▶ _Consegna_: Riscrivi senza alcuna modifica la parte delle voci che comincia con la riga contenente "Is it [37,27]" e prosegue fino all'ultima voce, entrambe comprese. Non riportare le immagini nella risposta.

╔══

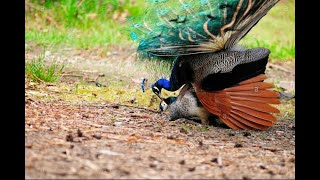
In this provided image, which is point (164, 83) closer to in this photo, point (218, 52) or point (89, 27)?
point (218, 52)

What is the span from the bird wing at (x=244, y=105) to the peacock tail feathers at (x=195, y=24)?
0.41 meters

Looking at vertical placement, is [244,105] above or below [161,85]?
below

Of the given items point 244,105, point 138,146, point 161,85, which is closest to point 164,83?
point 161,85

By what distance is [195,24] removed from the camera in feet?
15.9

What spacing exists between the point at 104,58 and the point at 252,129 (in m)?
3.68

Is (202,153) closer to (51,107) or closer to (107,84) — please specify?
(51,107)

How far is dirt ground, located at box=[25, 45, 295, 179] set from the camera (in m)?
3.30

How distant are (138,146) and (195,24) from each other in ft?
4.49

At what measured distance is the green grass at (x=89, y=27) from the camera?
28.2 ft

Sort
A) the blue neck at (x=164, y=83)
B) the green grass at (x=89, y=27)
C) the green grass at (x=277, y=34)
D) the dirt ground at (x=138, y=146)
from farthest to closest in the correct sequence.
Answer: the green grass at (x=277, y=34), the green grass at (x=89, y=27), the blue neck at (x=164, y=83), the dirt ground at (x=138, y=146)

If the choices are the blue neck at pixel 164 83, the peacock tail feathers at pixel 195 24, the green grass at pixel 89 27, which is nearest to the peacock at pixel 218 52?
the peacock tail feathers at pixel 195 24

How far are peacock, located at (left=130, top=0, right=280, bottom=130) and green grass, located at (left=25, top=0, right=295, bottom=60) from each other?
3.52 meters

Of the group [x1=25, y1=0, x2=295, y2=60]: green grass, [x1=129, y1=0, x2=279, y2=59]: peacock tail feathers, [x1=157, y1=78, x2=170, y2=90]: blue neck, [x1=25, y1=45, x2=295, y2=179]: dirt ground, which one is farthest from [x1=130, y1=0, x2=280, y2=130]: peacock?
[x1=25, y1=0, x2=295, y2=60]: green grass

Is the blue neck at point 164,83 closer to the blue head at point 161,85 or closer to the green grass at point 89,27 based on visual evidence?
the blue head at point 161,85
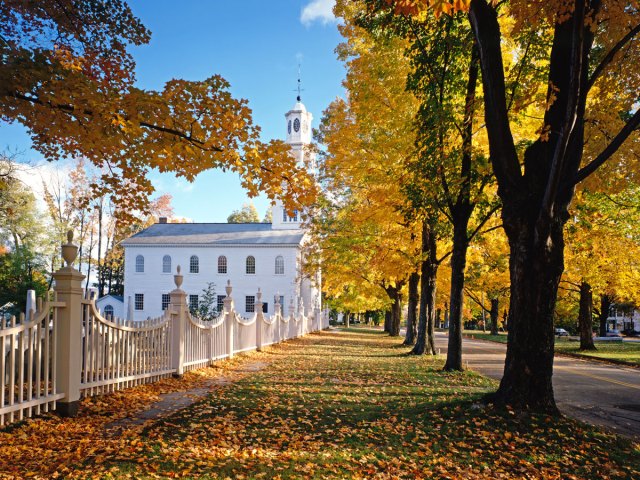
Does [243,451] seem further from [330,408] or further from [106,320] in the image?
[106,320]

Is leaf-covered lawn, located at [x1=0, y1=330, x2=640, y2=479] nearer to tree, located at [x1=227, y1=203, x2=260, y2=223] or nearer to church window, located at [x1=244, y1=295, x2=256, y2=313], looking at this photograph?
church window, located at [x1=244, y1=295, x2=256, y2=313]

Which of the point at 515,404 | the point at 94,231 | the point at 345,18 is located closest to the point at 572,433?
the point at 515,404

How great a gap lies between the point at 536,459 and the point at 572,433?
117 cm

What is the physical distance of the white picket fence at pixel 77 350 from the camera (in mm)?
5797

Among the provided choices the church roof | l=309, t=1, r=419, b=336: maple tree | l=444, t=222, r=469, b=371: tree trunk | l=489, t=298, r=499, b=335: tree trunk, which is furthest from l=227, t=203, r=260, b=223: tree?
l=444, t=222, r=469, b=371: tree trunk

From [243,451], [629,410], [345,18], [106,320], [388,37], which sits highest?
[345,18]

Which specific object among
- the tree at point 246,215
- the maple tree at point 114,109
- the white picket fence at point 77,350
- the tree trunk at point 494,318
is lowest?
the tree trunk at point 494,318

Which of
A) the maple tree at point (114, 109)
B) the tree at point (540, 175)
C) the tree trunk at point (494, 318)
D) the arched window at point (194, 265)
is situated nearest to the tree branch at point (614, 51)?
the tree at point (540, 175)

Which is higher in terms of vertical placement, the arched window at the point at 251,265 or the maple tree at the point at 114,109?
the maple tree at the point at 114,109

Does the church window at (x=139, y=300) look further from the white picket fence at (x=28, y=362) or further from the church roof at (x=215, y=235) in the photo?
the white picket fence at (x=28, y=362)

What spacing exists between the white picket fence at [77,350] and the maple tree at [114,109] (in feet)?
7.24

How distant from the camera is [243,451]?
5168mm

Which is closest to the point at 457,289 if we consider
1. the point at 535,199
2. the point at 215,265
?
the point at 535,199

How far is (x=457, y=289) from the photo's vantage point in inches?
498
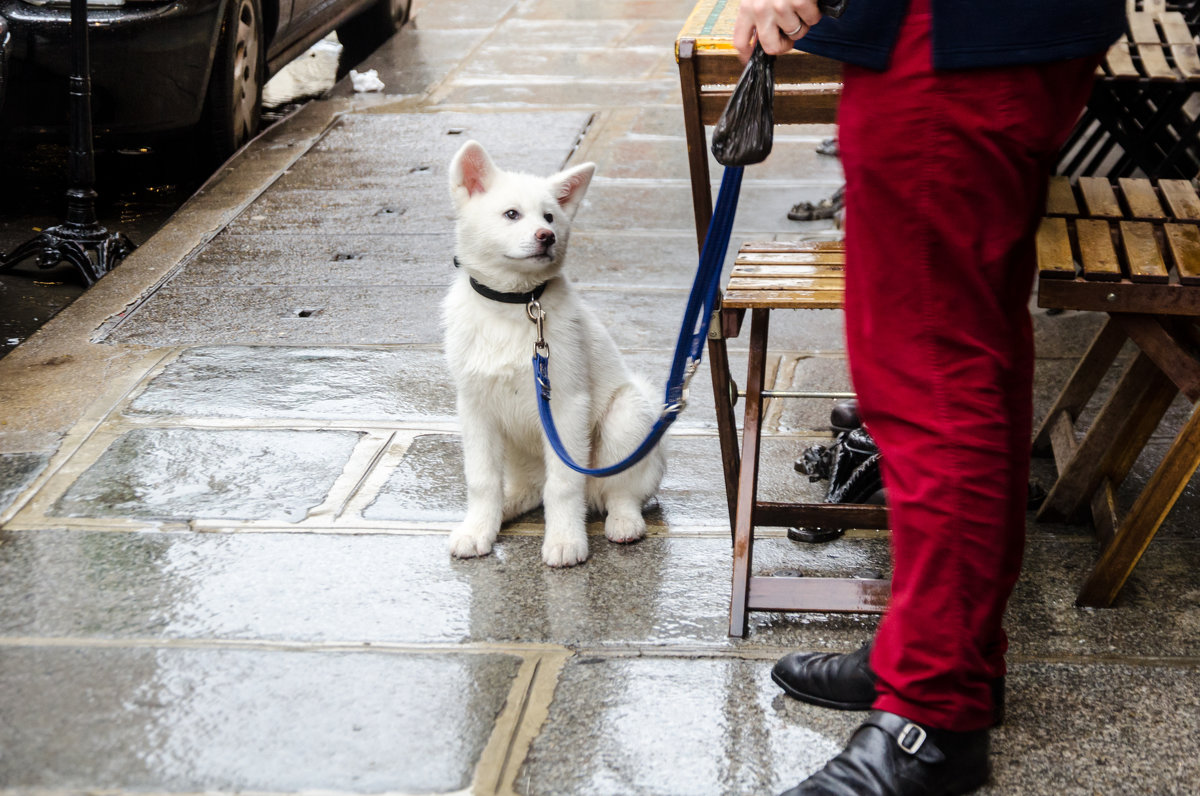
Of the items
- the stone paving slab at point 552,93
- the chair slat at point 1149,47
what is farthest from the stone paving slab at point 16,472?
the stone paving slab at point 552,93

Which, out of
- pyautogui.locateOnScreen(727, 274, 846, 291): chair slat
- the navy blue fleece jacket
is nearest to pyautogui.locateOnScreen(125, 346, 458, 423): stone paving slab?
pyautogui.locateOnScreen(727, 274, 846, 291): chair slat

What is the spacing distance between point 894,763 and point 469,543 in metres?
1.40

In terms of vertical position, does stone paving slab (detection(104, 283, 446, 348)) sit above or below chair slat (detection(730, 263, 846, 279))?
below

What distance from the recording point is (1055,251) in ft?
9.16

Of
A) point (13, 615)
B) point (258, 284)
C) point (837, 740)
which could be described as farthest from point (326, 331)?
point (837, 740)

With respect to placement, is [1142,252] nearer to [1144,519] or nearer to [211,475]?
[1144,519]

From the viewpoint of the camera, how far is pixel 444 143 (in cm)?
727

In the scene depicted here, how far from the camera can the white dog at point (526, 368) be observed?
3.27m

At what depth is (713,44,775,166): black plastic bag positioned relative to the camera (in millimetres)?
2240

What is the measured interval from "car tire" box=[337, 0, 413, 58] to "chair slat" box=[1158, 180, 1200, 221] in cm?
799

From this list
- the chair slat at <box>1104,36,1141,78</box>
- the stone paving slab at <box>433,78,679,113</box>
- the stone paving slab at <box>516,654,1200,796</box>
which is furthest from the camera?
the stone paving slab at <box>433,78,679,113</box>

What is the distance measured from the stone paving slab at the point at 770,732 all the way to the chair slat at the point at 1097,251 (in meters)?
0.87

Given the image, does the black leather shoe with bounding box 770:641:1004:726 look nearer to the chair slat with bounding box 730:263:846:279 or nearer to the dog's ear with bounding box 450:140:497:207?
the chair slat with bounding box 730:263:846:279

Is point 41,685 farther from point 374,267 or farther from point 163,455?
point 374,267
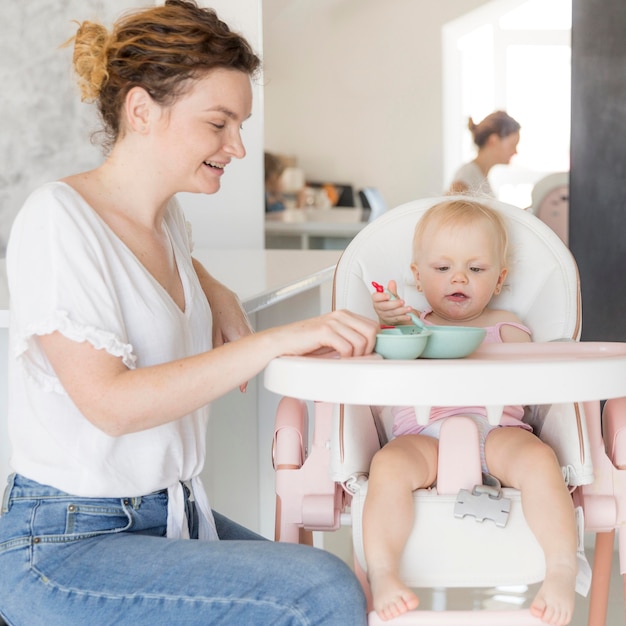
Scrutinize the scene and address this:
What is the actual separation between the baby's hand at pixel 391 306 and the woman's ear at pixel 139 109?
400 millimetres

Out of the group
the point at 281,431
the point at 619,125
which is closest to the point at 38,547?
the point at 281,431

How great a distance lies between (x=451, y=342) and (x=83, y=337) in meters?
0.46

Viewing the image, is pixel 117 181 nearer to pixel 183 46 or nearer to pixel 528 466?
pixel 183 46

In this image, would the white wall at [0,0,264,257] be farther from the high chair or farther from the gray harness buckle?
the gray harness buckle

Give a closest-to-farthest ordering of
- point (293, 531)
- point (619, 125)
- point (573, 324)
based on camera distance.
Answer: point (293, 531)
point (573, 324)
point (619, 125)

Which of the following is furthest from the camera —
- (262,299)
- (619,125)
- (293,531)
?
(619,125)

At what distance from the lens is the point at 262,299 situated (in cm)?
203

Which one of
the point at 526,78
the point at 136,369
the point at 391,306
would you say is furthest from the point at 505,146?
the point at 136,369

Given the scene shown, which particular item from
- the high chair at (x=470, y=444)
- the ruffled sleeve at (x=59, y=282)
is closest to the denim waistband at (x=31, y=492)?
the ruffled sleeve at (x=59, y=282)

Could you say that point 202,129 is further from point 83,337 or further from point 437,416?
point 437,416

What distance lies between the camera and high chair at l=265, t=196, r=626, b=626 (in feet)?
3.83

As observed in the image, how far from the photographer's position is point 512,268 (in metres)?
1.89

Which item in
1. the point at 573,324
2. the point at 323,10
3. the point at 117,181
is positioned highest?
the point at 323,10

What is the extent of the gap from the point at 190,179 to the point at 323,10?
25.5 feet
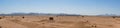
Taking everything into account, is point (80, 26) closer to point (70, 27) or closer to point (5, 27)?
point (70, 27)

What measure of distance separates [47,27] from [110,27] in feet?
8.61

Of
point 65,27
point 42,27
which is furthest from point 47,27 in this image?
point 65,27

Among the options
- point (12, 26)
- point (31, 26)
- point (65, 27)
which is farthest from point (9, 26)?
point (65, 27)

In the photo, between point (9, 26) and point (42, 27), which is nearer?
point (9, 26)

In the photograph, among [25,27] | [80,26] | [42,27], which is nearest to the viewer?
[25,27]

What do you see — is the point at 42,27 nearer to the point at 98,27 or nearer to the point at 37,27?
the point at 37,27

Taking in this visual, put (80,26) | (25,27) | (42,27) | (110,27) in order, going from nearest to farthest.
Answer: (25,27)
(42,27)
(80,26)
(110,27)

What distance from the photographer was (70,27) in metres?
6.83

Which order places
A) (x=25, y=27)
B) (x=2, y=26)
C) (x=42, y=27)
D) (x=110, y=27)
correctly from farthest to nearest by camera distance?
1. (x=110, y=27)
2. (x=42, y=27)
3. (x=25, y=27)
4. (x=2, y=26)

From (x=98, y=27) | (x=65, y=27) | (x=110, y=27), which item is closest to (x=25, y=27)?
(x=65, y=27)

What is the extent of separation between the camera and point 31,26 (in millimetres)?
6508

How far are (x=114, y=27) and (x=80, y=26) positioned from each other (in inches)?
61.5

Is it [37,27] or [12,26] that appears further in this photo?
[37,27]

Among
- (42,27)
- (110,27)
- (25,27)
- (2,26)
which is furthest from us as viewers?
(110,27)
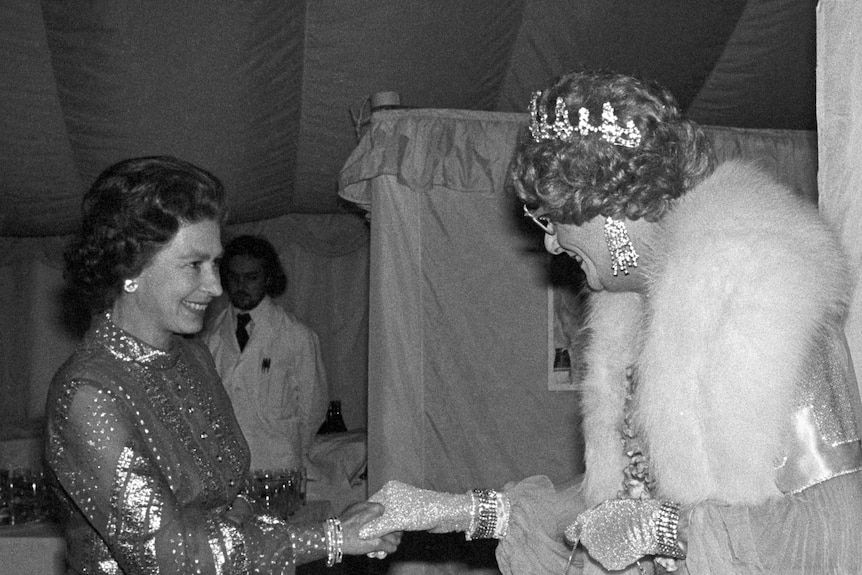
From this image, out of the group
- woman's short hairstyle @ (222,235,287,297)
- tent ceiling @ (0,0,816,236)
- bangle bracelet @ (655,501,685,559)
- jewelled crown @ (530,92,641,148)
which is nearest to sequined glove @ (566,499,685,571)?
bangle bracelet @ (655,501,685,559)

╚══

▶ _Risposta scritta_:
Is it [37,27] or [12,26] that appears further in this photo?
[37,27]

Among
- (42,27)
- (110,27)
- (25,27)
- (2,26)
which is furthest from us as viewers?
(110,27)
From this image, out of the group
- woman's short hairstyle @ (222,235,287,297)
- tent ceiling @ (0,0,816,236)
- bangle bracelet @ (655,501,685,559)
- jewelled crown @ (530,92,641,148)
which is nearest to sequined glove @ (566,499,685,571)?
bangle bracelet @ (655,501,685,559)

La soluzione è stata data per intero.